25 FEBRUARY | NEW YORK - Of 1.2 billion adolescents worldwide, more than a billion – 9 out of 10 – live in developing countries. Millions lack basic health care, quality education, adequate protection and opportunities for meaningful participation to shape their own lives. Without this support and these opportunities, adolescents will be less equipped to deal with the great challenges of our time, including climate change, high youth unemployment and humanitarian crises.

Concerted investments in early and middle childhood have resulted in progress towards development goals in child survival, primary schooling, gender parity in education, and access to safe water, routine immunization and critical medicines. But as children enter their second decade of life, these advances are being put at risk. Investing in adolescents will consolidate these gains, as well as provide adolescents with the skills, capacities and knowledge that will enable them to succeed in life as global citizens.
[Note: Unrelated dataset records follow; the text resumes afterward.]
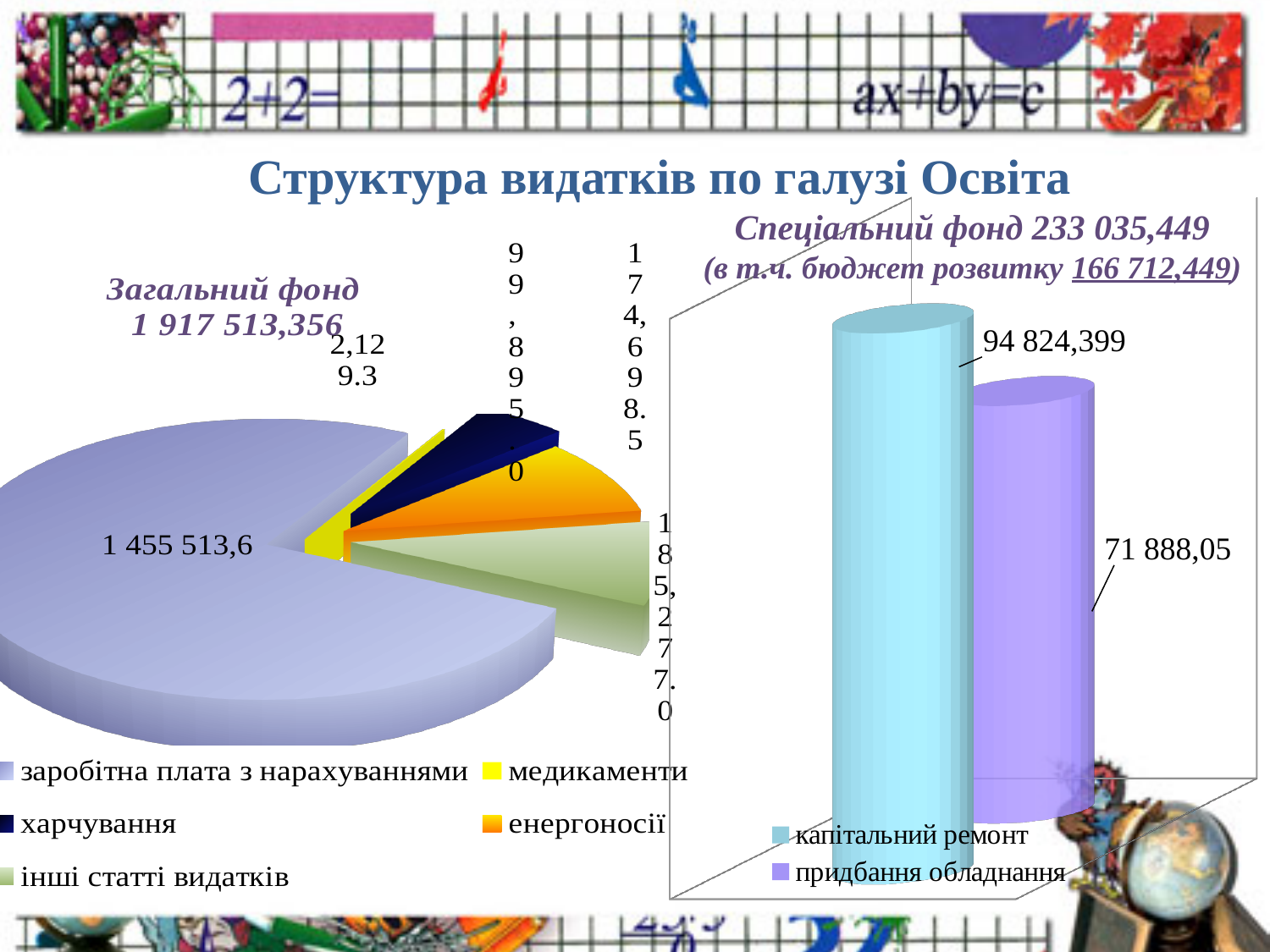
How many series does the legend of the right-hand chart (Спеціальний фонд) list? 2 In the right-hand chart (Спеціальний фонд), which is larger: капітальний ремонт or придбання обладнання? капітальний ремонт What kind of chart is the chart on the left of the slide (Загальний фонд)? pie chart In the right-hand chart (Спеціальний фонд), what is the value for капітальний ремонт? 94 824,399 In the right-hand chart (Спеціальний фонд), what is the difference between капітальний ремонт and придбання обладнання? 22 936,349 In the left-hand pie chart (Загальний фонд), what is the value for заробітна плата з нарахуваннями? 1 455 513,6 What kind of chart is the chart on the right of the slide (Спеціальний фонд)? bar chart What total amount is given for Загальний фонд in the heading above the pie chart? 1 917 513,356 In the left-hand pie chart (Загальний фонд), which category has the smallest slice? медикаменти In the right-hand chart (Спеціальний фонд), what is the value for придбання обладнання? 71 888,05 In the left-hand pie chart (Загальний фонд), which category has the largest slice? заробітна плата з нарахуваннями How many categories does the legend of the left-hand pie chart (Загальний фонд) list? 5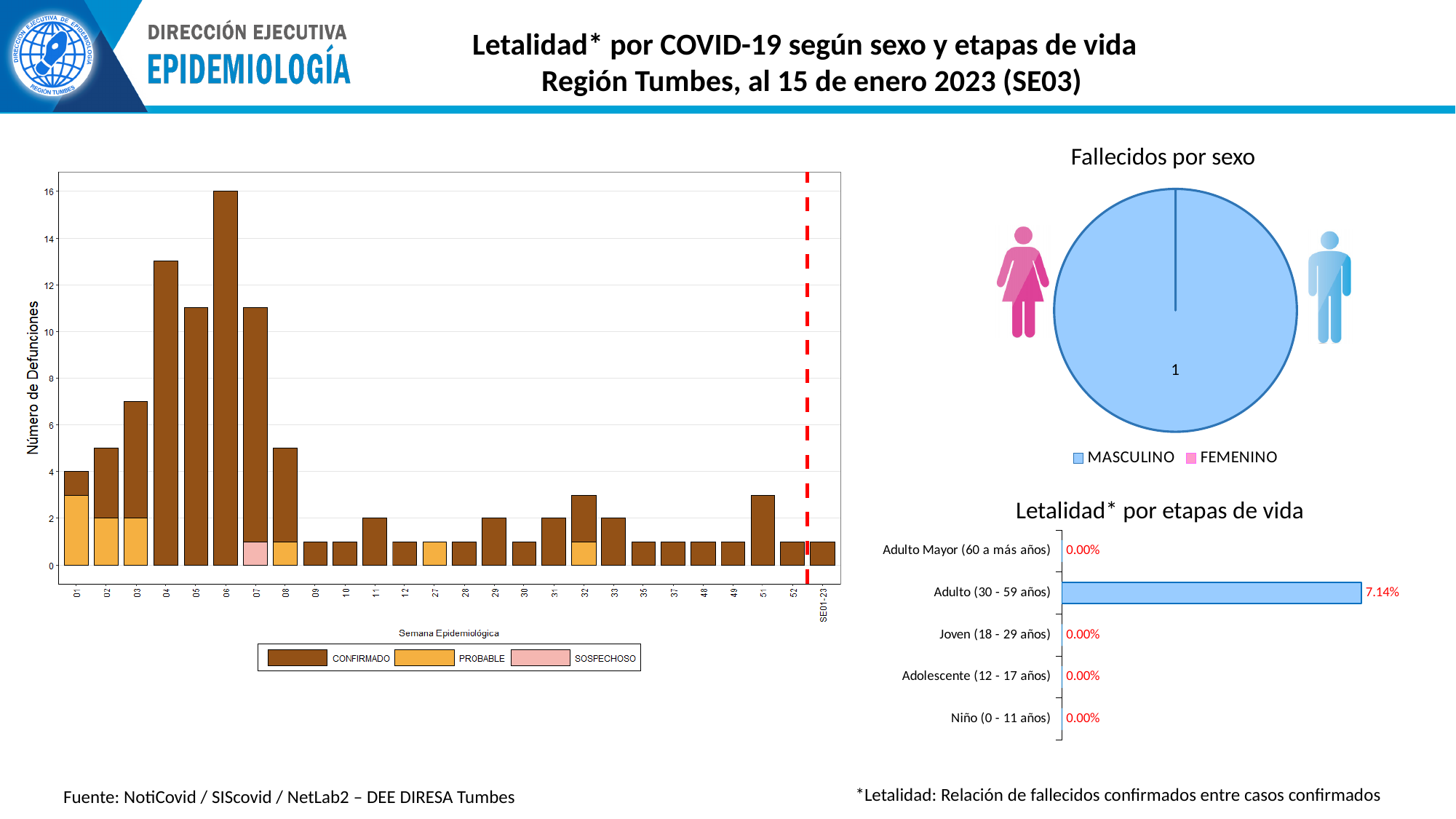
In the 'Fallecidos por sexo' chart, what value is shown for MASCULINO? 1 In the bar chart on the left (Número de Defunciones by Semana Epidemiológica), what is the total number of deaths for week 06? 16 What kind of chart is 'Letalidad* por etapas de vida'? Bar chart How many series does the legend of the bar chart on the left (Número de Defunciones) list? 3 In the 'Letalidad* por etapas de vida' chart, what is the value for Adulto (30 - 59 años)? 7.14% What kind of chart is 'Fallecidos por sexo'? Pie chart How many series does the legend of the 'Fallecidos por sexo' chart list? 2 In the 'Letalidad* por etapas de vida' chart, which age group has the highest value? Adulto (30 - 59 años) In the 'Letalidad* por etapas de vida' chart, what is the value for Adulto Mayor (60 a más años)? 0.00% In the bar chart on the left (Número de Defunciones by Semana Epidemiológica), which week has the highest total number of deaths? 06 In the bar chart on the left (Número de Defunciones by Semana Epidemiológica), is the total for week 04 greater or less than 10? greater How many age-group categories are shown in the 'Letalidad* por etapas de vida' chart? 5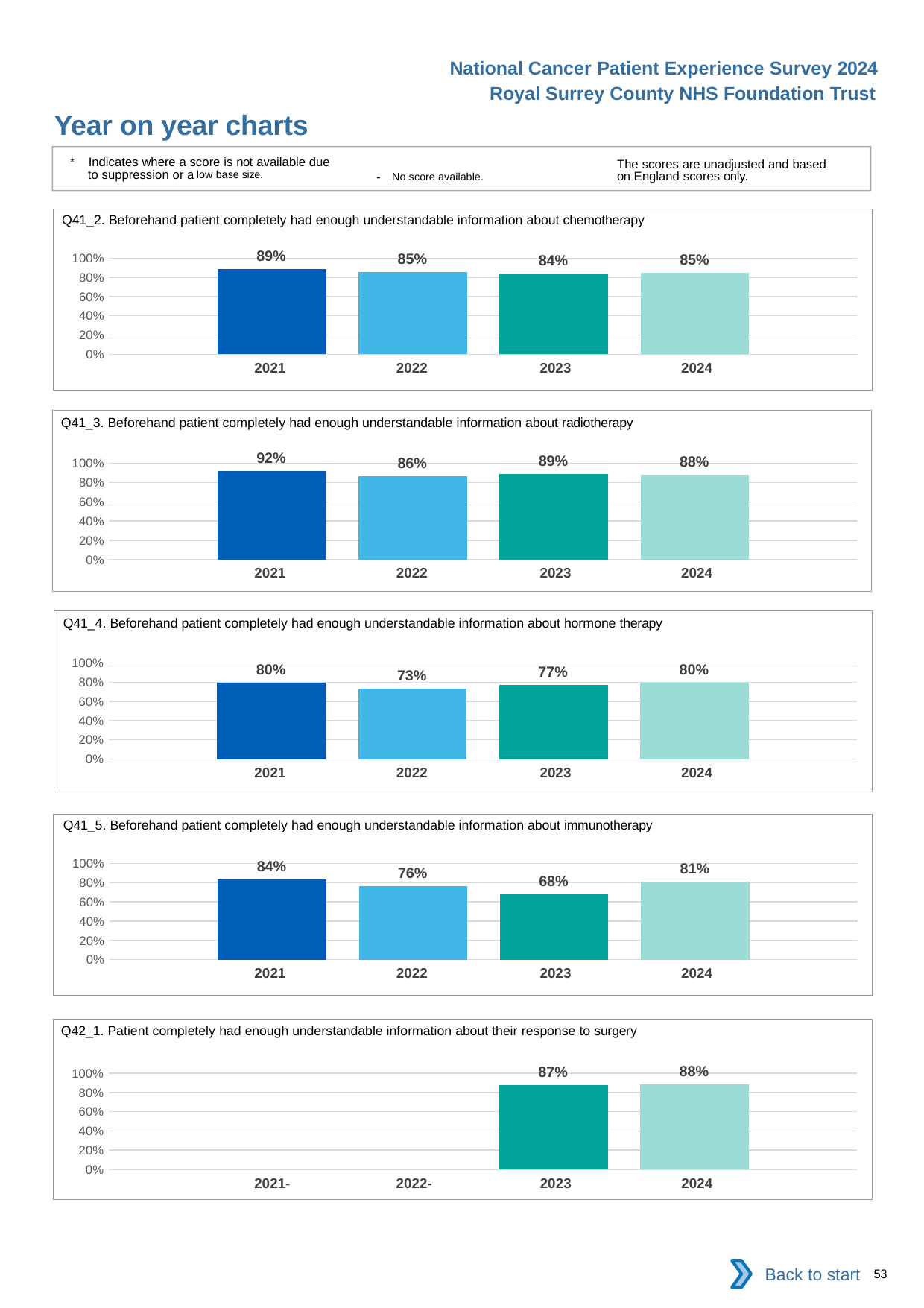
In the Q41_3 chart (radiotherapy), which year has the highest value? 2021 In the Q41_5 chart (immunotherapy), is the value for 2023 greater or less than 80%? less What type of chart is the Q41_2 chart (chemotherapy)? Bar chart In the Q41_4 chart (hormone therapy), which year has the lowest value? 2022 How many charts are shown on the slide? 5 In the Q41_5 chart (immunotherapy), what is the difference between the 2021 and 2023 values? 16% In the Q41_2 chart (chemotherapy), what is the value for 2021? 89% In the Q41_3 chart (radiotherapy), what is the difference between the 2021 and 2022 values? 6% In the Q42_1 chart (response to surgery), how many years have a bar plotted? 2 In the Q41_4 chart (hormone therapy), what is the value for 2023? 77% In the Q42_1 chart (response to surgery), what is the value for 2024? 88% In the Q41_5 chart (immunotherapy), which is larger, the value for 2022 or the value for 2024? 2024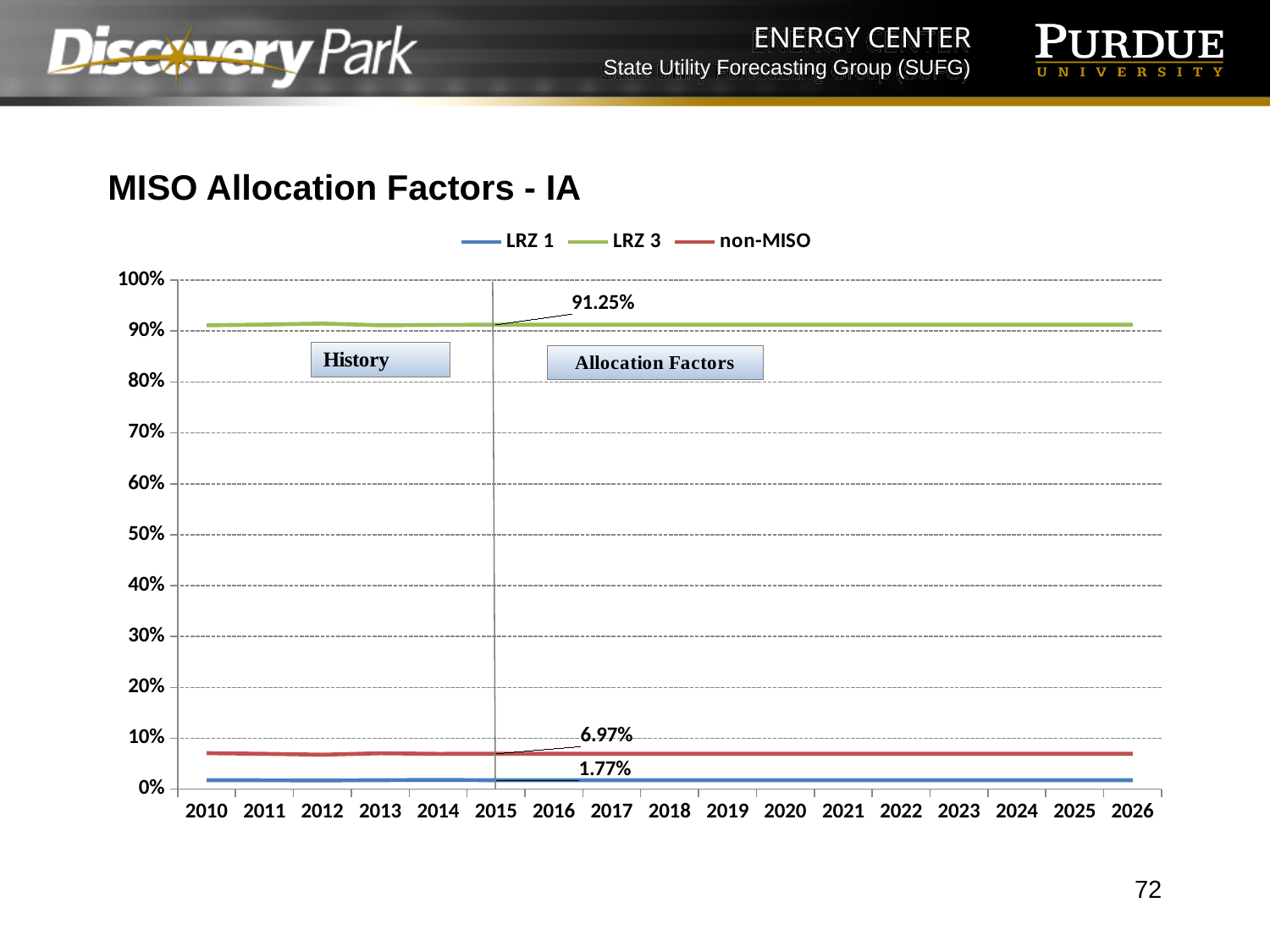
What is the labelled allocation factor for LRZ 3 at 2015? 91.25% Which series has the lowest values across the chart? LRZ 1 How many years are shown on the x axis of the chart? 17 What is the title of the chart on the slide? MISO Allocation Factors - IA What is the labelled allocation factor for non-MISO at 2015? 6.97% How many series does the chart legend list? 3 Which series are listed in the chart legend? LRZ 1, LRZ 3, non-MISO Is the value for LRZ 3 in 2020 greater or less than 90%? greater What kind of chart is shown on the slide? line chart What is the labelled allocation factor for LRZ 1 at 2015? 1.77% Which series has the highest values across the chart? LRZ 3 What is the difference between the labelled 2015 values for LRZ 3 and non-MISO? 84.28%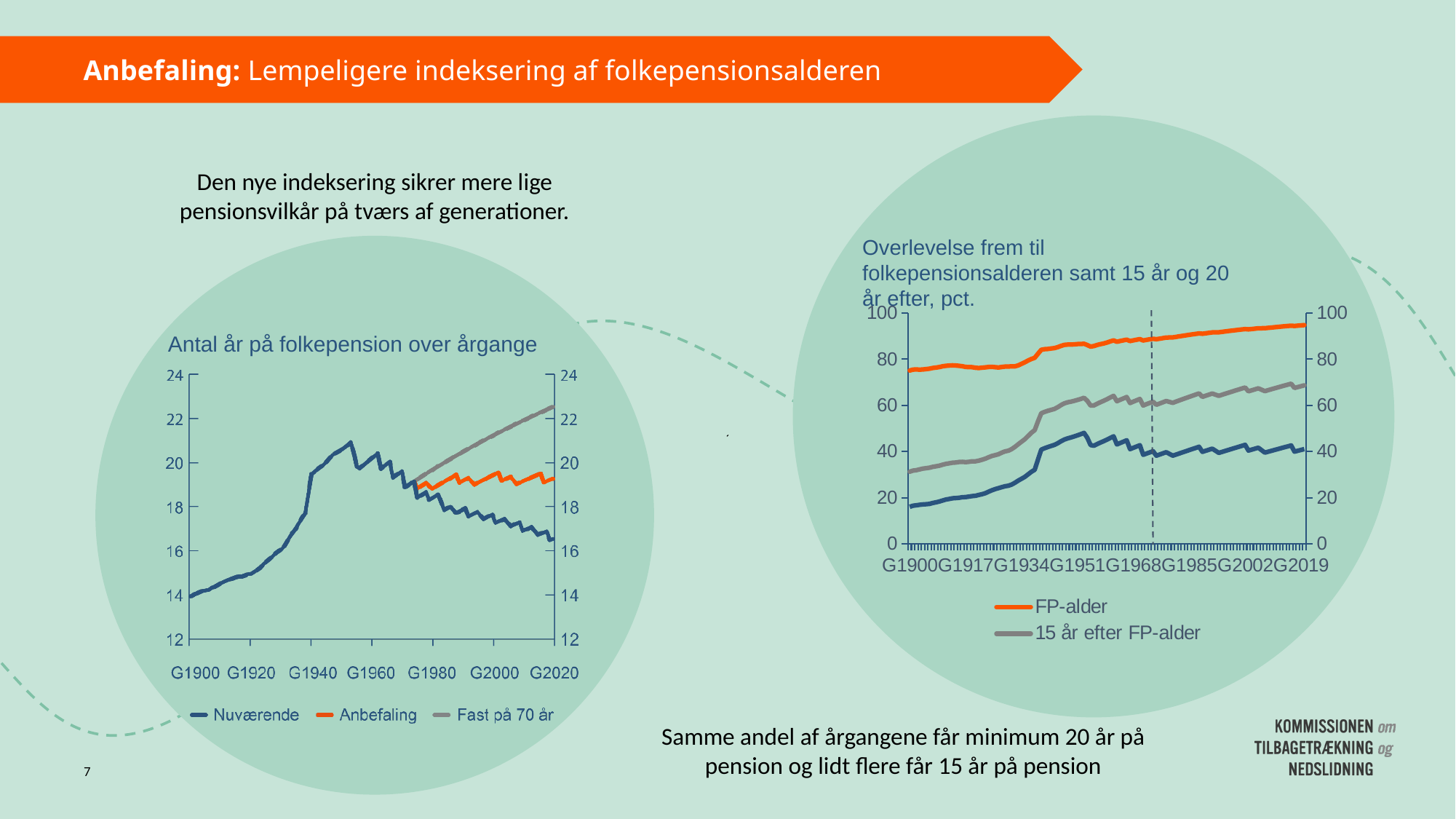
In the chart "Antal år på folkepension over årgange", does the Nuværende series rise or fall from G1980 to G2020? fall In the chart "Antal år på folkepension over årgange", is the value of the Fast på 70 år series at G2020 greater or less than 22? greater What kind of chart is the chart titled "Overlevelse frem til folkepensionsalderen samt 15 år og 20 år efter, pct."? line chart How many series does the legend of the chart "Antal år på folkepension over årgange" list? 3 In the chart "Overlevelse frem til folkepensionsalderen samt 15 år og 20 år efter, pct.", is the value of the 15 år efter FP-alder series at G2019 greater or less than 80? less What kind of chart is the chart titled "Antal år på folkepension over årgange"? line chart In the chart "Overlevelse frem til folkepensionsalderen samt 15 år og 20 år efter, pct.", does the FP-alder series rise or fall from G1900 to G2019? rise In the chart "Antal år på folkepension over årgange", is the value of the Nuværende series at G1900 greater or less than 16? less In the chart "Antal år på folkepension over årgange", which series has the higher value at G2020: Anbefaling or Nuværende? Anbefaling In the chart "Antal år på folkepension over årgange", which series is shown in orange? Anbefaling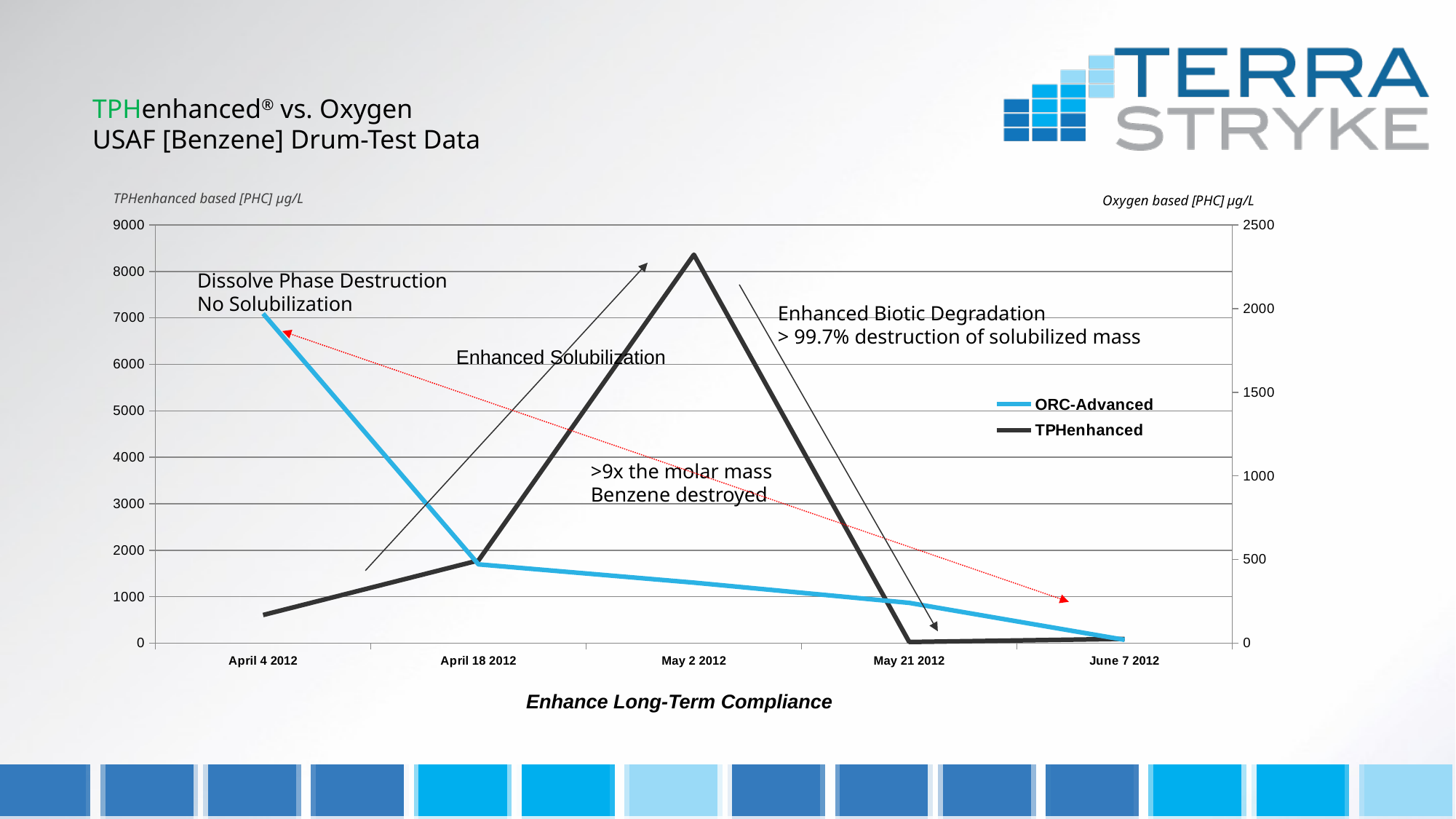
On which date does the TPHenhanced series reach its lowest value? May 21 2012 On which date does the ORC-Advanced series reach its highest value? April 4 2012 What is the title of the right-hand vertical axis of the chart? Oxygen based [PHC] µg/L Does the ORC-Advanced series rise or fall from April 4 2012 to June 7 2012? fall On the right axis, is the ORC-Advanced value for April 4 2012 greater or less than 1500? greater On the left axis, is the TPHenhanced value for April 4 2012 greater or less than 1000? less On the left axis, is the TPHenhanced value for May 2 2012 greater or less than 8000? greater How many series does the chart legend list? 2 How many dates are plotted along the x axis of the chart? 5 What kind of chart is shown on the slide? line chart What are the two series names listed in the chart legend? ORC-Advanced and TPHenhanced On which date does the TPHenhanced series reach its highest value? May 2 2012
The State of the World’s Children 2011: Adolescence – An age of opportunity examines the challenges facing the world’s adolescents. In this report you will find:

  • Perspectives of young people and adults on issues including the environment, poverty, violence, migration, indigenous people, gender, HIV and AIDS, the media and more.
  • Policy recommendations in the following areas: improved data collection and analysis, creating a supportive environment for adolescent rights, fostering spaces for youth participation, investing in education and tackling poverty and inequity.
  • Statistical tables on basic indicators – nutrition, health, HIV/AIDS, education, demographic and economic indicators, gender and child protection – as well as new tables on adolescents and equity, with the latest available data for 196 countries and territories.

The State of the World’s Children, produced annually, is UNICEF’s flagship publication, always devoted to issues of children. The focus on adolescents in this year’s report is as timely, in this second International Year of Youth.